Laricani: Evet öyledir, yani uyumlu pratik adımlar atmadılar ancak son zamanlarda işlerini yürütebileceklerinin yolu olarak bir mali makanizma icat ettiler. İddia ettikleri şudur: Bizim siyasi irademiz nükleer anlaşmanın korunması yönündedir ancak bazı şirketlerimizin bir takım ilişkileri ve sorunları bulunuyor dediler. Bu nedenle bir makanizma oluşturdular. Eğer bu makanizma aktifleşir ve ilişkiler için faydalı olursa, Amerikalıların yaptırımlarını delebilir. Bu, Avrupalıların davranışına ve bu iş için olan iradelerine bağlı bir şeydir. Bura kadar eğer tahlil edecek olursak, Avrupalılar önemli bir şey yapmadılar diyebiliriz. 

Nükleer anlaşmayla ilgili bir diğer soru soracağım ancak sizden açık ve net yanıt vermeniniz rica ediyorum. Nükleer anlaşmayla igili önümüzde başka bir müzakere var mı yoksa durum çatışma ve karşı karşıya gelme noktasına mı varacak?
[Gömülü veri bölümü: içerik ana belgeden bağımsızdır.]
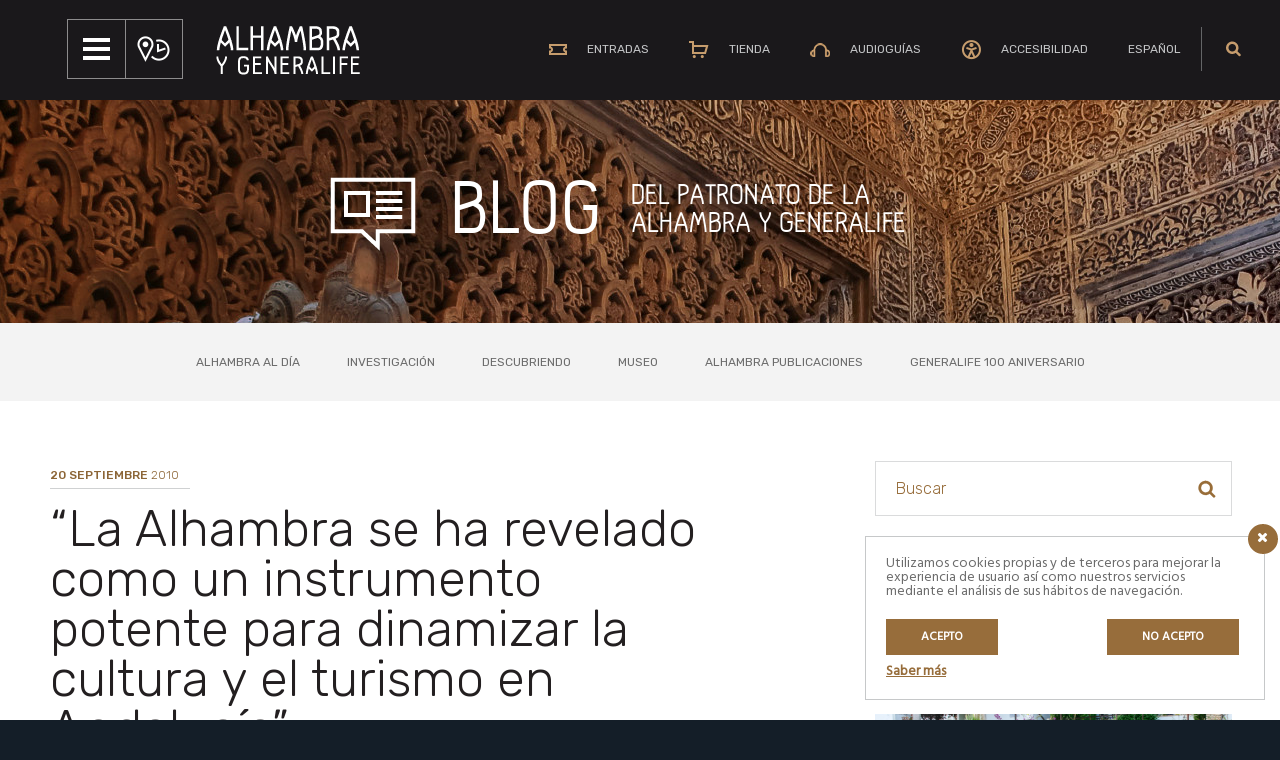

--- FILE ---
content_type: text/css
request_url: https://www.alhambra-patronato.es/wp-content/plugins/si2-pa-forms-v2/assets/css/table-to-cards.css?ver=1.0.0
body_size: 1020
content:
@media (max-width: 1200px){
  /* Tabla */
  .tabletocards{
    border: none !important;
    background: transparent !important;
  }

  /* Cabecera */
  .tabletocards thead{
    display: flex;
    flex-wrap: wrap;
    flex-direction: column;
  }
  .tabletocards thead tr{
    display: flex;
    flex-wrap: wrap;
    flex-direction: row;
    margin: 0 0 1rem 0;
  }
  .tabletocards thead tr th{ 
    /*margin: 0 0 9px;*/
    margin: 0 0 ; 
    padding: 0; 
    flex-grow: 1;
  }
  .tabletocards thead tr th{ display: none;}

  /* Cuerpo */
  .tabletocards tbody tr{
    display: flex;
    flex-wrap: wrap;
    flex-direction: column;
    border: none;
    margin-bottom: 1rem;
    border-radius: 4px;
    border: 1px solid #c3c4c7;
    box-shadow: 0 1px 1px rgb(0 0 0 / 4%);
    background: white;
  }
  .tabletocards tbody tr td:not(:empty):before {
    content: attr(data-th);
    display: block;
    font-weight: bold;
  }
  .tabletocards tbody tr td{ border: none; }
  .tabletocards tbody tr td:empty{ padding: 0; }
}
Laricani: Anlaşmamız duygular üzerinden olmadı. İran’da stratejik konular doğru analizle, doğru inceleme ve değerlendirmeyle belirlenir. Bu hem nükleer mesele de hem de bölgesel konularda böyledir. Bu konularda duygusal bir adım atma gibi bir şey olmaz. Dolaysıyla geçmişte attığımız adım hesablanmış ve dikkatlice atılmış bir adımdı ve bu yüzden İslam Cumhuriyeti zarar etmedi. Trump’ın doğru bir diplomatik davranış olmadan bir işi yapması yolun yanlış olması anlamına gelmez. Buna şuna benziyor; Lübnan’da direniş esas alıyorsunuz ve bunun bir takım sonuçları verdiği de oluyor ve bazen de Lübnan’da bir yanlış yaşanabilir ama bu, direnişin yanlış olduğuna delil olmaz. Nükleer meselede de bizim bir stratejimiz var ancak bir yerde delinin birinin bir taş atması da mümkündür. Bu, stratejinin yanlış olduğunu göstermez.